Excerpt:
——
The federal district court for the Southern District of Florida ruled that a wellness program requiring employees to complete a health risk assessment and a finger-stick blood test or pay a $20-per-pay period penalty was permissible under the Americans with Disabilities Act (ADA). Seff v. Broward County, No 10 cv 61437 (S.D. Fla. Apr. 11, 2011). As background, the ADA generally prohibits employee medical examinations or inquiries that are not job-related and consistent with business necessity. Exceptions to this prohibition exist for "voluntary wellness programs" and "bona fide benefit plans" that are based on underwriting risks, clarifying risks or administering risks.
The district court found that the wellness program administered and paid for by Broward County's insurer was a term of the County's health plan. The court then held that the wellness program satisfied the safe harbor provision for bona fide benefit programs because the program was designed to develop and administer present and future benefit plans using accepted principles of risk assessment.
Reinhart Comment: Because the district court relied on the ADA exception for bona fide benefit plans, it avoided reviewing whether the wellness program would be considered "voluntary" under the ADA. The Equal Employment Opportunity Commission (EEOC) has questioned whether a wellness program that imposes a penalty for failing to participate would be truly "voluntary" and it remains to be seen whether the EEOC or other courts will find the rationale in Seff persuasive for upholding other wellness programs with penalties for nonparticipation.
——
Work instruction A:
Reproduce the passage of the ruling summary from "The federal district" up to and including "or administering risks.".
Work instruction B:
According to the ruling summary, bona fide benefit plans that qualify for the ADA exception are based on what kinds of risk-related purposes? Name each one.
Work instruction C:
Decide whether each statement agrees with the ruling summary. Answer yes or no and quote the words that settle it.
(i) Employees who did not complete the required steps faced a penalty of $20 per pay period.
(ii) The district court decided that the wellness program was voluntary under the ADA.
(iii) Broward County itself paid for the wellness program.
Nothing in the listing is needed here.

Collected data:
——
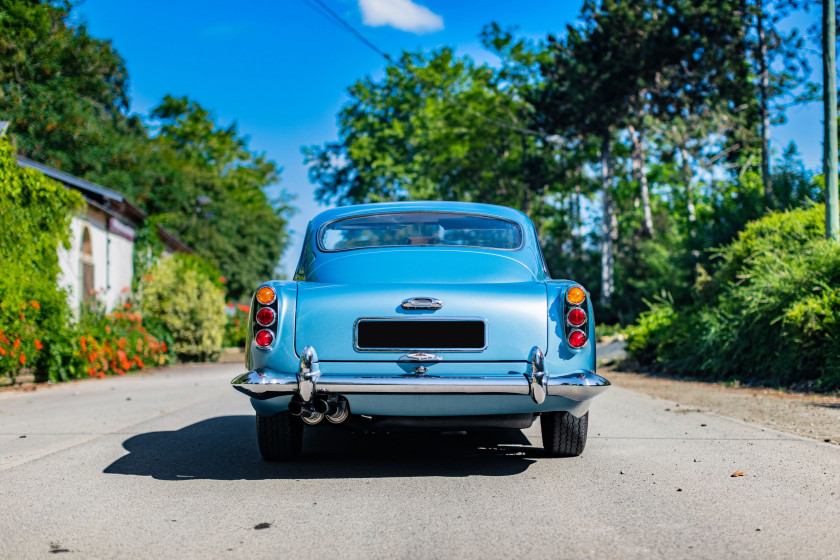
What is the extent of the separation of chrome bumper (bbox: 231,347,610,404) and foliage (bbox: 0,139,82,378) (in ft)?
——
Response area A:
The federal district court for the Southern District of Florida ruled that a wellness program requiring employees to complete a health risk assessment and a finger-stick blood test or pay a $20-per-pay period penalty was permissible under the Americans with Disabilities Act (ADA). Seff v. Broward County, No 10 cv 61437 (S.D. Fla. Apr. 11, 2011). As background, the ADA generally prohibits employee medical examinations or inquiries that are not job-related and consistent with business necessity. Exceptions to this prohibition exist for "voluntary wellness programs" and "bona fide benefit plans" that are based on underwriting risks, clarifying risks or administering risks.

Response area B:
Underwriting risks, clarifying risks, administering risks

Response area C:
(i) Yes: "pay a $20-per-pay period penalty"
(ii) No: "it avoided reviewing whether the wellness program would be considered "voluntary" under the ADA"
(iii) No: "administered and paid for by Broward County's insurer"